Hamburg. 440 neue Mitarbeiter, Bußgelder für Verschmutzer und eine App für die Bürger – so kämpft die Stadtreinigung gegen Abfall und Dreck.
Vor den sechs Müllcontainern für Glas und Altpapier an der Straße Am Neumarkt stapeln sich die Verpackungsreste aus großen Kartonpappen bis auf den Gehweg. „Heute geht das ja noch, oft aber ist hier an der Bushaltestelle vor lauter Müll kein Durchkommen mehr“, sagt Jörg Möller. Seit 39 Jahren arbeitet der Hamburger bei der Stadtreinigung. „Waste Watcher“ steht hinten auf seiner blauen Jacke. Seit genau 100 Tagen ist der 62-Jährige jetzt also ein „Abfall-Beobachter“. Einer von 30 Mitarbeitern, die überall in der Stadt den gedankenlosen Schmutzfinken an den Kragen wollen.
„Die Lebensqualität in einer Stadt hat auch etwas mit Sauberkeit zu tun“, sagt Jens Kerstan. Seit dem 1. Januar hat die Stadtreinigung (SRH) deshalb zahlreiche zusätzliche Zuständigkeiten für die Sauberkeit in Hamburg. Und nun informiert sich der grüne Umweltsenator vor Ort über die 100-Tage-Bilanz.
Altpapiercontainer quellen über
Jörg Möller fotografiert mit seinem Handy die Adressen auf den sperrigen Verpackungen, die verbotenermaßen auf den Gehweg geworfen wurden, weil die Altpapiercontainer mit Pappen überquellen. „Wenn die Container voll sind, müssen die Bürger eben die nächstliegenden benutzen oder warten, bis sie geleert wurden“, sagt Möller. Ansonsten droht ein Bußgeld. „Wenn wir die Täter ermitteln, bekommen sie einen Anhörungsbogen, um sich zur Sache zu äußern.“ Seit Januar wurden 22 Bußgelder zwischen 60 und 1900 Euro und 153 Verwarnungsgelder zwischen 30 und 55 Euro verhängt.

Einer Sammlung entnommene Einträge
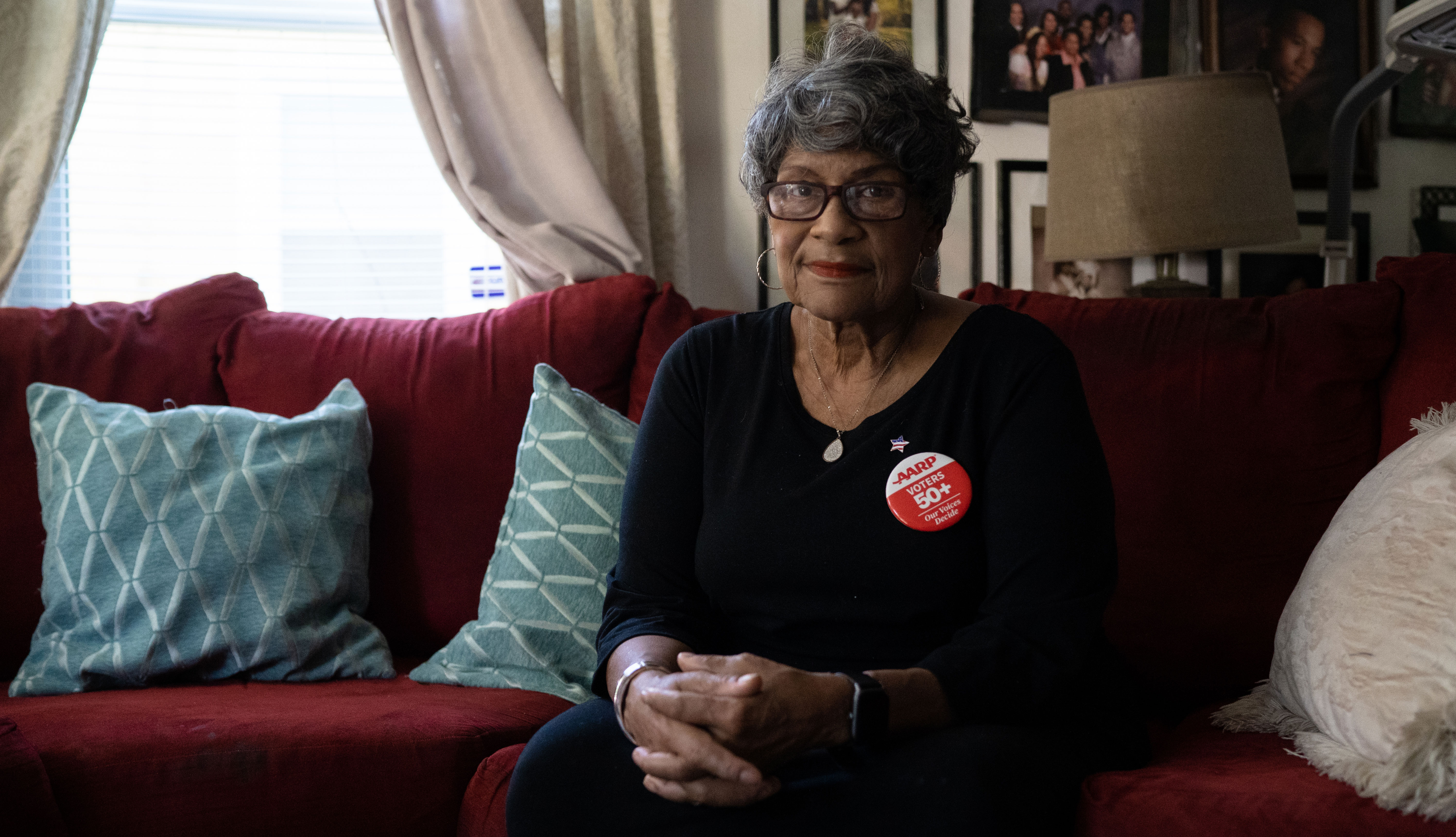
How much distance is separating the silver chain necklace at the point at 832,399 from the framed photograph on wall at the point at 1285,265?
1.41m

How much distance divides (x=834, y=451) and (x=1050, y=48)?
1605 millimetres

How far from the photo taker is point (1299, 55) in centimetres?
253

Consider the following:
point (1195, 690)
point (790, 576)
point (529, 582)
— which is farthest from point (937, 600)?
point (529, 582)

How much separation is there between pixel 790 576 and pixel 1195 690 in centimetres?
69

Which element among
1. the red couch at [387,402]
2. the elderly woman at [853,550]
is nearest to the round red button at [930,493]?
the elderly woman at [853,550]

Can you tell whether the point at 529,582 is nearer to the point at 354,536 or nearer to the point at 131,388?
the point at 354,536

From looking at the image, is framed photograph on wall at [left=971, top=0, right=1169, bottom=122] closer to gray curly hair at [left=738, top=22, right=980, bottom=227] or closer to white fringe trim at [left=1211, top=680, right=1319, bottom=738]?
gray curly hair at [left=738, top=22, right=980, bottom=227]

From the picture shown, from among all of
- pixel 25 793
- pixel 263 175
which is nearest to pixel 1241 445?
pixel 25 793

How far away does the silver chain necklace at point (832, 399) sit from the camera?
1336 millimetres

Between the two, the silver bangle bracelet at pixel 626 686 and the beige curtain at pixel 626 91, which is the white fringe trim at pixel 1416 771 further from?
the beige curtain at pixel 626 91

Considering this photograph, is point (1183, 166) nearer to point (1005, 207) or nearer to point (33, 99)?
point (1005, 207)

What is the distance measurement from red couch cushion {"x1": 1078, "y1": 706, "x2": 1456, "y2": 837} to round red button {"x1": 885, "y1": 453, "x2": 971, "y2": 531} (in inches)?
12.5

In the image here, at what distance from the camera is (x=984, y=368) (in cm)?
132

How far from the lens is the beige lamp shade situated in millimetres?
1943
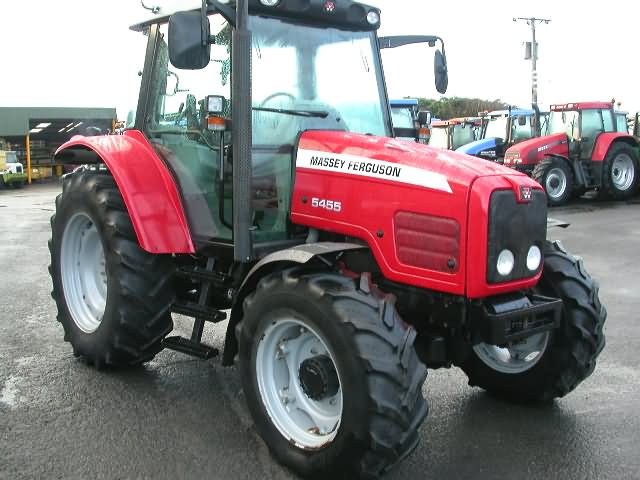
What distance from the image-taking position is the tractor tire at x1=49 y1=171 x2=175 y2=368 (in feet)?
14.2

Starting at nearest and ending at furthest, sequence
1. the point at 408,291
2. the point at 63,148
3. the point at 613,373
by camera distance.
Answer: the point at 408,291
the point at 613,373
the point at 63,148

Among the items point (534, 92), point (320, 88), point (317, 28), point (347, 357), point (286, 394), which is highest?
point (534, 92)

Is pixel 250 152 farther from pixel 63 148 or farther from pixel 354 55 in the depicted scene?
pixel 63 148

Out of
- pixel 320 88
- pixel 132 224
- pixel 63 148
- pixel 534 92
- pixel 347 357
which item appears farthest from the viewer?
pixel 534 92

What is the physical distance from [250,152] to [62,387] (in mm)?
A: 2078

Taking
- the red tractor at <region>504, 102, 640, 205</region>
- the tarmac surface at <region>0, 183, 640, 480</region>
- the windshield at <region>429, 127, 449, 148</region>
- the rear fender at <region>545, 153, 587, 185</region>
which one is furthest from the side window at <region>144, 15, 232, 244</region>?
the windshield at <region>429, 127, 449, 148</region>

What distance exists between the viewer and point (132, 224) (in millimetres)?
4426

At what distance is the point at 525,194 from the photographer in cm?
336

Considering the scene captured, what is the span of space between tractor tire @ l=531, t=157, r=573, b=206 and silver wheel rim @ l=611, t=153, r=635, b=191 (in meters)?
1.50

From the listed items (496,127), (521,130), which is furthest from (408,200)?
(496,127)

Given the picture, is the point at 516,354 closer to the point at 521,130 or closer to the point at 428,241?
the point at 428,241

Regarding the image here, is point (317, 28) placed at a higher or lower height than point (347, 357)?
higher

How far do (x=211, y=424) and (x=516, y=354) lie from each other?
6.10ft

> **Zu erledigende Aufgaben**:
1/ Übertragen Sie aus dem Artikel über die Hamburger Stadtreinigung den Abschnitt von „Hamburg. 440 neue“ bis einschließlich „den Kragen wollen.“ wortgetreu.
2/ Seit wie vielen Jahren ist Jörg Möller laut dem Artikel über die Hamburger Stadtreinigung bei der Stadtreinigung beschäftigt?
3/ Nennen Sie sämtliche Eurobeträge, die im Artikel über die Hamburger Stadtreinigung vorkommen.
Die Einträge spielen hierfür keine Rolle.

> **Antworten in Reihenfolge**:
1/
Hamburg. 440 neue Mitarbeiter, Bußgelder für Verschmutzer und eine App für die Bürger – so kämpft die Stadtreinigung gegen Abfall und Dreck.
Vor den sechs Müllcontainern für Glas und Altpapier an der Straße Am Neumarkt stapeln sich die Verpackungsreste aus großen Kartonpappen bis auf den Gehweg. „Heute geht das ja noch, oft aber ist hier an der Bushaltestelle vor lauter Müll kein Durchkommen mehr“, sagt Jörg Möller. Seit 39 Jahren arbeitet der Hamburger bei der Stadtreinigung. „Waste Watcher“ steht hinten auf seiner blauen Jacke. Seit genau 100 Tagen ist der 62-Jährige jetzt also ein „Abfall-Beobachter“. Einer von 30 Mitarbeitern, die überall in der Stadt den gedankenlosen Schmutzfinken an den Kragen wollen.

2/ Seit 39 Jahren.

3/ 60 Euro, 1900 Euro, 30 Euro, 55 Euro